The exercise: The required output consists solely of the lines from the line containing "Vertically, is rect(27, 253, 229, 319): stack" through the end of the records, copied exactly.

** BEGIN Items **

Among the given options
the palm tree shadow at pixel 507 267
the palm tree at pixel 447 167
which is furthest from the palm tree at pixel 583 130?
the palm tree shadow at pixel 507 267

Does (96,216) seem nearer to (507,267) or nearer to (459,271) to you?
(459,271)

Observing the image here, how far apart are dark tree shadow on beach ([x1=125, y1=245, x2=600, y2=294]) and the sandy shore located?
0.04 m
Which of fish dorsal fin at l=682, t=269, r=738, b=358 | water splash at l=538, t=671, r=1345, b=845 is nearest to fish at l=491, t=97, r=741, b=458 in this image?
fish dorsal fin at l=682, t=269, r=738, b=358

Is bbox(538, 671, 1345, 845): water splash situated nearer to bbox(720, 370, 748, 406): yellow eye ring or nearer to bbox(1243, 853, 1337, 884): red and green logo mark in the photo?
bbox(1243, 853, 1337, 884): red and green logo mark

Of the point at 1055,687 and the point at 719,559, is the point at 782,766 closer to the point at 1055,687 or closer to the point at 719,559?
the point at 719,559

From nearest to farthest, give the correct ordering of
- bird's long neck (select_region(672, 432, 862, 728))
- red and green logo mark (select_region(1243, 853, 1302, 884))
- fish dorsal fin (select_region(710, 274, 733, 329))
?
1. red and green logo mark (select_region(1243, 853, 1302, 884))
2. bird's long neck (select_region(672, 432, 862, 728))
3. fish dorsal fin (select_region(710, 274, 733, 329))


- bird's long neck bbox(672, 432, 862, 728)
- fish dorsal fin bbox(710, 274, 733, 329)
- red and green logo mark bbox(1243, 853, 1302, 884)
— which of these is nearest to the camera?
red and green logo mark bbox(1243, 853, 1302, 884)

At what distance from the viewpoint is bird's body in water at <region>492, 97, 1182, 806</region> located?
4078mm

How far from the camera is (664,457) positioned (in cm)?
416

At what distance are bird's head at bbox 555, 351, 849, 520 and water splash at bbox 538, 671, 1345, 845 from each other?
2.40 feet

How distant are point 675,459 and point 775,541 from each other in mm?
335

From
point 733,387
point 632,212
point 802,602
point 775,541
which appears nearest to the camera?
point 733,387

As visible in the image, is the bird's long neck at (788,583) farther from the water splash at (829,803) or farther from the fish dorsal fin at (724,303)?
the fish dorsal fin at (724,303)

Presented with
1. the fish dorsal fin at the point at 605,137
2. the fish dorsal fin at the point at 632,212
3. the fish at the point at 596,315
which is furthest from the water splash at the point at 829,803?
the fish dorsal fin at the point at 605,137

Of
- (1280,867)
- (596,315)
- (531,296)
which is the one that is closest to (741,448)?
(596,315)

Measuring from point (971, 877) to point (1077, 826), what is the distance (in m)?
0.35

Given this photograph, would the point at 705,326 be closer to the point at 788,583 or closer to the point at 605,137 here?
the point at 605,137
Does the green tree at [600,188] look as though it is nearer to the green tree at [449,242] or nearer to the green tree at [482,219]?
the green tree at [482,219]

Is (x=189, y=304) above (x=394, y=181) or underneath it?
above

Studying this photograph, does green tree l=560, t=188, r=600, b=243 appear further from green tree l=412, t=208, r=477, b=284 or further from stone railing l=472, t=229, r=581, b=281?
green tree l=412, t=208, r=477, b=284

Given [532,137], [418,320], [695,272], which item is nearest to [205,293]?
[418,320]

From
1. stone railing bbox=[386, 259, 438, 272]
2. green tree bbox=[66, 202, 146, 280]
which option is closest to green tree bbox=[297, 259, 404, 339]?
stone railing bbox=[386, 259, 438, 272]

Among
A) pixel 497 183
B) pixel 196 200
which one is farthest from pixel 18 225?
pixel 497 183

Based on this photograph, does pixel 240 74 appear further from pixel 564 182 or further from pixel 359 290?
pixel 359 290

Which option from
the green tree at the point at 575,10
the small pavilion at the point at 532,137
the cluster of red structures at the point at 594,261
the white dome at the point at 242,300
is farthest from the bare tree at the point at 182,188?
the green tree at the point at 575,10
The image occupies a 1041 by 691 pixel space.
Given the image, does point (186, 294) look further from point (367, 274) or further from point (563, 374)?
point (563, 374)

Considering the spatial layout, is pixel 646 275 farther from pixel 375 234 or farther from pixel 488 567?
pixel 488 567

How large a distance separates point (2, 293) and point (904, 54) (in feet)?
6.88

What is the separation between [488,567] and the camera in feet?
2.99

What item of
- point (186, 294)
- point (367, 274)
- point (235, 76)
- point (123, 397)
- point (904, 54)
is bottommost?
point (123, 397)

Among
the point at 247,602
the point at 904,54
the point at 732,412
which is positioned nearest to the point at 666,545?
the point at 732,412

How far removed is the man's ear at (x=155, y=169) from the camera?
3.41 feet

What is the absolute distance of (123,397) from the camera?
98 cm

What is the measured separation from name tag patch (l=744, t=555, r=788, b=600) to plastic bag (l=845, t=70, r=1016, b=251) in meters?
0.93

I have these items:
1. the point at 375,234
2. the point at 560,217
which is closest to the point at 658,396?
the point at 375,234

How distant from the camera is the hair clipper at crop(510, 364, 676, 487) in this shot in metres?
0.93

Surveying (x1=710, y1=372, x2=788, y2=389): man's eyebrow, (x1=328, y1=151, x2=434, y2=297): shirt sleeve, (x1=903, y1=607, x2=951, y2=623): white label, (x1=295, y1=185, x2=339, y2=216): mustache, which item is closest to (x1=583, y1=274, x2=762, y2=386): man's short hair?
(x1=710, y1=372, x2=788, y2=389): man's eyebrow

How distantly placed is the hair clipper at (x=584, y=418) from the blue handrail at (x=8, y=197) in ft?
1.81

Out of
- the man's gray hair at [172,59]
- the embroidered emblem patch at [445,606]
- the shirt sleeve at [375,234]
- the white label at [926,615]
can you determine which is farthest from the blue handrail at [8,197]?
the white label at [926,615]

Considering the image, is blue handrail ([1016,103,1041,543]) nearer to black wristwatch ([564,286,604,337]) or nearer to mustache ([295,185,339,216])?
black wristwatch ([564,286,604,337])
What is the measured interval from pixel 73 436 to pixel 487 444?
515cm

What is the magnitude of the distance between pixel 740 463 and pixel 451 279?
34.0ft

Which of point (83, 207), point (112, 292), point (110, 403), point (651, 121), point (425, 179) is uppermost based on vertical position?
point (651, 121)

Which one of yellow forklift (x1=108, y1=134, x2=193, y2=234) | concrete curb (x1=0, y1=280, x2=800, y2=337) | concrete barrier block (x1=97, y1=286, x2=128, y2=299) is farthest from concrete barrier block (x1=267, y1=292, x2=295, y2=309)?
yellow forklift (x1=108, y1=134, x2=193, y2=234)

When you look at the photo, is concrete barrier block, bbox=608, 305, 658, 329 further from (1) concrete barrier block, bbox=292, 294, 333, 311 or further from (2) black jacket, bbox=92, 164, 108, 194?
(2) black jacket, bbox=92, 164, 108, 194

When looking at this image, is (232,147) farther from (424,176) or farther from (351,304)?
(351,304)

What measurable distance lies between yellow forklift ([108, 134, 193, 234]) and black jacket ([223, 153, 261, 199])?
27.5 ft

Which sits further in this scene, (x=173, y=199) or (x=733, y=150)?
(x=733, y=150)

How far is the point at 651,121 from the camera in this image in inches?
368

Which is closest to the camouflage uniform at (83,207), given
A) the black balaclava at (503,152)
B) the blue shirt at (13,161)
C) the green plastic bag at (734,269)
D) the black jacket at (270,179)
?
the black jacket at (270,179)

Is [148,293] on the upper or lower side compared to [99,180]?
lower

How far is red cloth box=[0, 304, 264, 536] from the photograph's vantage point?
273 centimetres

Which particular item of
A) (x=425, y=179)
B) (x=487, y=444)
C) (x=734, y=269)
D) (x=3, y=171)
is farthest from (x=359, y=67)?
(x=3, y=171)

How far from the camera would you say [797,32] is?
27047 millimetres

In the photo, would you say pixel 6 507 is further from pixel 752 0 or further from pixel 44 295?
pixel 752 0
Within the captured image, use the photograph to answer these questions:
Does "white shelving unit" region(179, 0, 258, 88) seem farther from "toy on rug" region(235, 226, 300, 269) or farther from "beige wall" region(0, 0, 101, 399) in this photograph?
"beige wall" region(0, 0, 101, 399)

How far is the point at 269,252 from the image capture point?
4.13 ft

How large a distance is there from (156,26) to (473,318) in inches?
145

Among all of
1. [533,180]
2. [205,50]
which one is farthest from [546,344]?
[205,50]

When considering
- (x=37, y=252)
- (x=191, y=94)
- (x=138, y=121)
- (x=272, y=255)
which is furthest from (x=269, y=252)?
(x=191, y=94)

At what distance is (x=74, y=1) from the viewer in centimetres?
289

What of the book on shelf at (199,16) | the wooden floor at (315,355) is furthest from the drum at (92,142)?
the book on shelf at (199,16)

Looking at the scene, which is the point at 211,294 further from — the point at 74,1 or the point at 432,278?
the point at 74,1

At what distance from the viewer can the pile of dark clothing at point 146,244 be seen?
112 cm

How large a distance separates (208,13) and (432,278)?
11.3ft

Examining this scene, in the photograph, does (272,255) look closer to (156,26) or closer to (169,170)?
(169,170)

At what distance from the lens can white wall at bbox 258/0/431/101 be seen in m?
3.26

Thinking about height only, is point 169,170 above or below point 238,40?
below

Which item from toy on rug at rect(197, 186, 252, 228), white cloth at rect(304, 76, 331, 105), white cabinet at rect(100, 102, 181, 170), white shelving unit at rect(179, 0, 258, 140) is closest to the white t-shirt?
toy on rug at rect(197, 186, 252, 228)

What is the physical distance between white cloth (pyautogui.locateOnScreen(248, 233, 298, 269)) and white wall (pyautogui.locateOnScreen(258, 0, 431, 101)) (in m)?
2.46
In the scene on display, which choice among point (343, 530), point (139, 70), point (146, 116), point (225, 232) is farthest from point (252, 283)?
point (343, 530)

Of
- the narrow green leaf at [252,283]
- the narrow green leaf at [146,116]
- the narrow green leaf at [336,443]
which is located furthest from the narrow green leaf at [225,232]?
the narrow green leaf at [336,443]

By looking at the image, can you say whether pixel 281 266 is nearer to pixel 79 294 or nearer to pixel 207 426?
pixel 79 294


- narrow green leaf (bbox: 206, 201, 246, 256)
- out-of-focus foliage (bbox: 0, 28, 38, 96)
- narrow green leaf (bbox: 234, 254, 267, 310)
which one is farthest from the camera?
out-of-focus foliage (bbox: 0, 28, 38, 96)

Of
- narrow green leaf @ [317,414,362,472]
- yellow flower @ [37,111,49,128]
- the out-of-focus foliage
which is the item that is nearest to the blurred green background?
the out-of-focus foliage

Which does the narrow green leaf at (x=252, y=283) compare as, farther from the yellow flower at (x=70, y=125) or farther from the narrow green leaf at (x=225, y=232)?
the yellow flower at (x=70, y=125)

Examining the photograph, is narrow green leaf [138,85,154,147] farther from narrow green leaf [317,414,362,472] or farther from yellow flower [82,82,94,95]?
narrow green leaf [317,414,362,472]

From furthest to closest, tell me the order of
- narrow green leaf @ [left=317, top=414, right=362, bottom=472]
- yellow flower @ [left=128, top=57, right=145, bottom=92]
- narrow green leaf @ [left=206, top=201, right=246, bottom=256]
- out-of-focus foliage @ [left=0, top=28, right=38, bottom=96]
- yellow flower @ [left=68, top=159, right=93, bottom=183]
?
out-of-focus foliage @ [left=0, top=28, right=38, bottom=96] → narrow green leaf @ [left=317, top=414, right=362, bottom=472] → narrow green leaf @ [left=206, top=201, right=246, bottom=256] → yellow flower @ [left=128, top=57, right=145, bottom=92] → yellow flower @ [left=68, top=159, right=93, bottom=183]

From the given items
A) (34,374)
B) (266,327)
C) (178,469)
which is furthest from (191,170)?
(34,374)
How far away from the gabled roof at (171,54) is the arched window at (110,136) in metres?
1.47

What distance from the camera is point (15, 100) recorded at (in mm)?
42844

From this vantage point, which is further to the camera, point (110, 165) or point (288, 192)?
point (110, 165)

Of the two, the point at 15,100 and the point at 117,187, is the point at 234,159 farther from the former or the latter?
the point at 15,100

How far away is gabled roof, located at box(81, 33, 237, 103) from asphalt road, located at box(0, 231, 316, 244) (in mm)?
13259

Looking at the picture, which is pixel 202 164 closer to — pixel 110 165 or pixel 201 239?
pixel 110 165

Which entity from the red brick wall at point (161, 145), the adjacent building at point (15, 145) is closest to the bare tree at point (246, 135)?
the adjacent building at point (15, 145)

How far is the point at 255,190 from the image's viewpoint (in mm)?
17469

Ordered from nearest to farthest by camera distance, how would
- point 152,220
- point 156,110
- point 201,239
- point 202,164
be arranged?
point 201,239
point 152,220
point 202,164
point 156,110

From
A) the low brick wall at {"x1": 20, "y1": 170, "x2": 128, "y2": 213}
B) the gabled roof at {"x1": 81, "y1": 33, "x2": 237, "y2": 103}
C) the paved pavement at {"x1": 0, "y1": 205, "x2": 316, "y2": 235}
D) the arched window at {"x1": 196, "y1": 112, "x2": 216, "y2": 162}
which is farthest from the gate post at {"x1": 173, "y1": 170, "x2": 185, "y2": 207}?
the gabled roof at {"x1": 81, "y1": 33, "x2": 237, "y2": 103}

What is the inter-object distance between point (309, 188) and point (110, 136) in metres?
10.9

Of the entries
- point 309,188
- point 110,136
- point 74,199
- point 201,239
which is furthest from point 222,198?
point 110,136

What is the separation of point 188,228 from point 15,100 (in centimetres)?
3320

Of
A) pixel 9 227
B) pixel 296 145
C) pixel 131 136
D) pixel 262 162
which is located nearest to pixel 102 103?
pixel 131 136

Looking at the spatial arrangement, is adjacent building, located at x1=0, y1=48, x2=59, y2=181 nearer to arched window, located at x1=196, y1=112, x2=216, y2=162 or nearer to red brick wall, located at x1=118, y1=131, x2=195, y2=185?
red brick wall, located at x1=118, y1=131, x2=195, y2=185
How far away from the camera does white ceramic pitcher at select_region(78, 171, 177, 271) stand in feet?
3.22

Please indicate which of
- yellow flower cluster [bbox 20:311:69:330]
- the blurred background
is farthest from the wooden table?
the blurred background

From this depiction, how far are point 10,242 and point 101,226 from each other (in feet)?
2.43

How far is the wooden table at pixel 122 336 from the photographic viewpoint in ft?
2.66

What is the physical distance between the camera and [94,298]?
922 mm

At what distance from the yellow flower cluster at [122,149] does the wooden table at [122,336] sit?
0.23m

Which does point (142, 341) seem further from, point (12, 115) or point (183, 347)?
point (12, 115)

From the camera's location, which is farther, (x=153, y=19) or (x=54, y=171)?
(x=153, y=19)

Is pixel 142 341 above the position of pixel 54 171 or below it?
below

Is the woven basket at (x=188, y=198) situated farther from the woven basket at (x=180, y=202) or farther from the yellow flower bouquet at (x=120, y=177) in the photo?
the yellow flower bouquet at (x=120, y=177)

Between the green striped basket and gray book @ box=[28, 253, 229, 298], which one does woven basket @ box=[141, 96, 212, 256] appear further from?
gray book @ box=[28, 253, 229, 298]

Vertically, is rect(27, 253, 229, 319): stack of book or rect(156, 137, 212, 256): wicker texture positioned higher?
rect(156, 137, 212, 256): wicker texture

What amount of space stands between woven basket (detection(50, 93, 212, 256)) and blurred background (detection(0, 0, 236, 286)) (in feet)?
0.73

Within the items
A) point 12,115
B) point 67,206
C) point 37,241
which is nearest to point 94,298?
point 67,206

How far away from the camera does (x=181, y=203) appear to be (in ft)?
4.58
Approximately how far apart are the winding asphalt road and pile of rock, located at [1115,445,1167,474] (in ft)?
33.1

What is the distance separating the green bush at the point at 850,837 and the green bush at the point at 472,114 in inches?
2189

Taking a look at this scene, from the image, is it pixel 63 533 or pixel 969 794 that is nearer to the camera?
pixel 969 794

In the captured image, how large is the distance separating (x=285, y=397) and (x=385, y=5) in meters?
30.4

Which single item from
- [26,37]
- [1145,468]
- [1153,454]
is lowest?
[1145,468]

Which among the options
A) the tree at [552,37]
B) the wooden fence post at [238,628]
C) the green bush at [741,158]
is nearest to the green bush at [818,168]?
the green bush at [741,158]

** END Items **

Finished exercise:
Vertically, is rect(27, 253, 229, 319): stack of book or rect(156, 137, 212, 256): wicker texture positioned higher?
rect(156, 137, 212, 256): wicker texture

What amount of space stands between woven basket (detection(50, 93, 212, 256)) and blurred background (detection(0, 0, 236, 286)) (in feet)?
0.73

Within the items
A) point 12,115
B) point 67,206
C) point 37,241
which is nearest to point 94,298?
point 67,206

How far away from the camera does (x=181, y=203) appear to be (in ft)?
4.58
Approximately how far apart are the winding asphalt road and pile of rock, located at [1115,445,1167,474] (in ft)?
33.1

What is the distance separating the green bush at the point at 850,837 and the green bush at the point at 472,114 in inches?
2189

Taking a look at this scene, from the image, is it pixel 63 533 or pixel 969 794 that is nearer to the camera?
pixel 969 794

In the captured image, how large is the distance separating (x=285, y=397) and (x=385, y=5) in meters?
30.4

Which single item from
- [26,37]
- [1145,468]
- [1153,454]
is lowest?
[1145,468]

Which among the options
A) the tree at [552,37]
B) the wooden fence post at [238,628]
C) the green bush at [741,158]
is nearest to the green bush at [818,168]?
the green bush at [741,158]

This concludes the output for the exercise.